Who Profits from This

In 2020, the four largest American publishers — Hachette, HarperCollins, Penguin Random House, and Wiley — filed a lawsuit against the Internet Archive for the practice of "controlled digital lending." The archive purchased physical books, scanned them, and provided free temporary access to the digital version on the principle of "one purchased physical copy = one file in one hand" — almost like in a regular library. Publishers called this piracy.

By March 2023, the court sided with the publishers, and in September 2024, the Second Circuit Court of Appeals upheld the decision: digitizing a physical copy of a book violates the rights of publishers and authors. Because, as the court ruled, such an internet archive "is not transformative, does not add new expression, meaning, or message to the original works," but simply copies and distributes content without the permission of rights holders. The archive did not appeal, and over 500,000 books had to be removed.

Critics of the decision warn about the precedent. "Libraries are already burdened by licensing fees for e-books," said Dave Hansen, executive director of Authors Alliance. "This decision may benefit only the largest publishers and the most famous authors, but it promises more harm for the rest. It could even stifle academic research and education as a whole."

At the same time, the conflict with the music industry has intensified. A couple of years ago, Universal Music Group, Sony Music Entertainment, and Concord filed a $621 million lawsuit against the Internet Archive for digitizing old records as part of the Great 78 Project. More than 600 musicians defended the archive, and a petition to withdraw the lawsuit gathered 125,000 signatures. In September 2025, the case was settled under confidential terms.

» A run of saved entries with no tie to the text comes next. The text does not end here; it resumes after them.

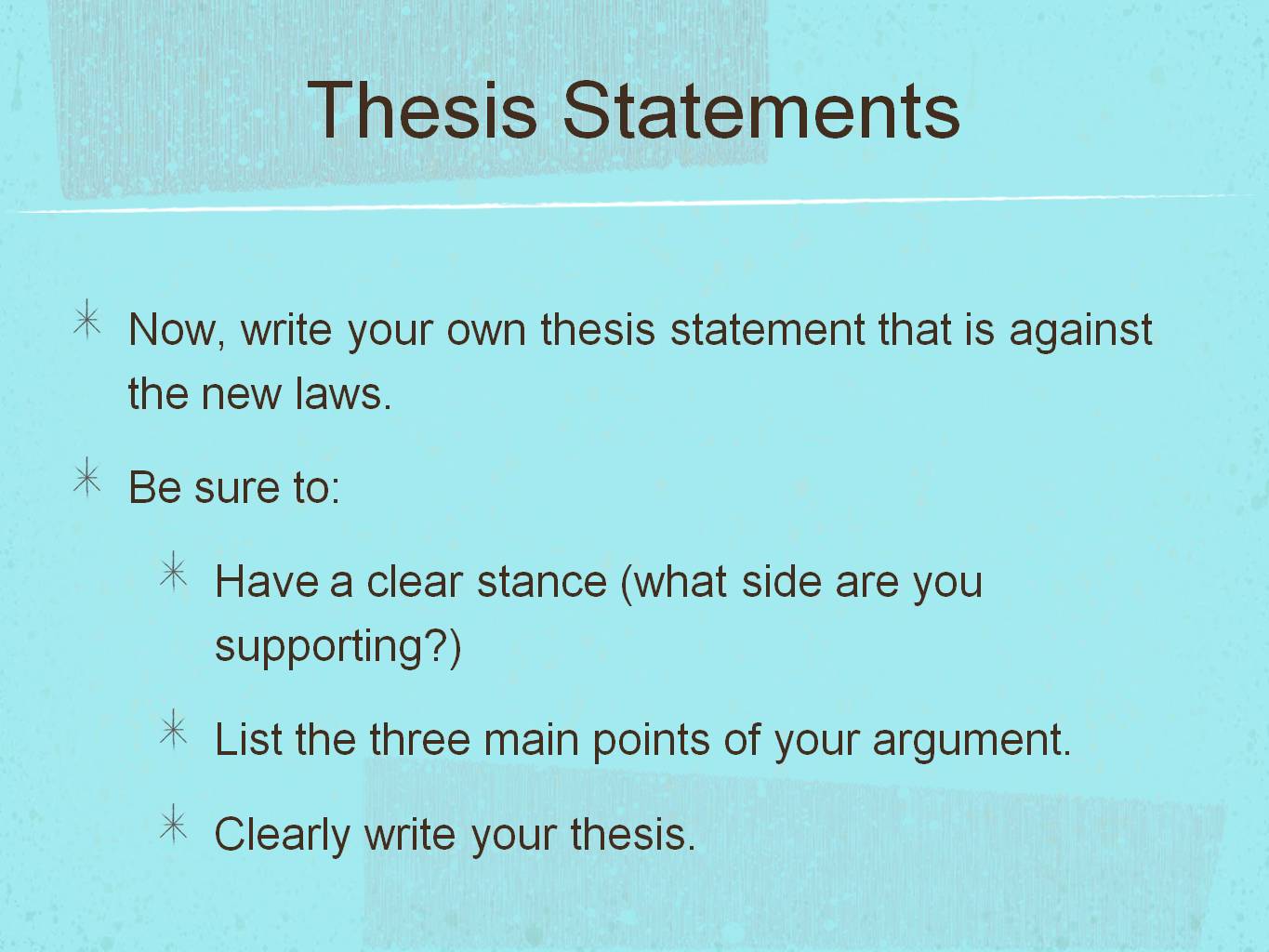 Thesis Statements

Now, write your own thesis statement that is against the new laws.

Be sure to:

Have a clear stance (what side are you supporting?)

List the three main points of your argument.

Clearly write your thesis.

Artificial Intelligence Rules

Simultaneously, a new scandal is unfolding. Publishers have begun blocking the Internet Archive's crawlers, but not because they oppose archiving as such. The problem lies elsewhere: open archives have become a convenient source of data for AI companies.

Indeed, while news sites are closing direct access to AI bots and agents and filing lawsuits against model developers, they are increasingly turning to public infrastructure — archives and indexes, because these remain open for machine access by definition. As a result, the pressure initially directed against AI giants is shifting to institutions of digital memory.

The logic of the media industry here is quite consistent: access to content should be paid. Gannett (owner of USA Today and hundreds of regional newspapers) reported that it blocks tens of millions of requests from AI bots every month, a significant portion of which is related to OpenAI. At the same time, the conglomerate has simultaneously signed licensing deals with Perplexity.

In this scheme, the archive appears not as an enemy but as an inconvenient intermediary: it does not charge for access and cannot control who uses it. The Hachette vs Internet Archive case revealed a broader contradiction: the more rights holders restrict AI companies' access to their content, the greater the burden on public archives and libraries. Ironically, the bastions of open digital knowledge have found themselves held hostage by their own openness.

In Anticipation of a Global Backup

International organizations have long been discussing digital memory, but these discussions have not yet formed into a coherent regulatory system.

Globally, the UNESCO charter on the protection of digital heritage recognizes that copyright so restricts copying that even transferring files to library systems may violate the rights of rights holders. It is separately noted that without cooperation between publishers, archives, and libraries, long-term preservation of digital heritage is practically impossible. Progress in practice has been minimal.

However, some countries have begun to create digital memory infrastructure. The UK has mandated major internet resources to transfer content to the British and other libraries. Germany and Australia are developing their state web archives. In the U.S., the OPEN Government Data Act passed in 2019 requires agencies to publish data in machine-readable formats — although nothing prevents them from deleting it.

Evidently, our heritage is not exabytes of priceless data, but the ability to take timely screenshots.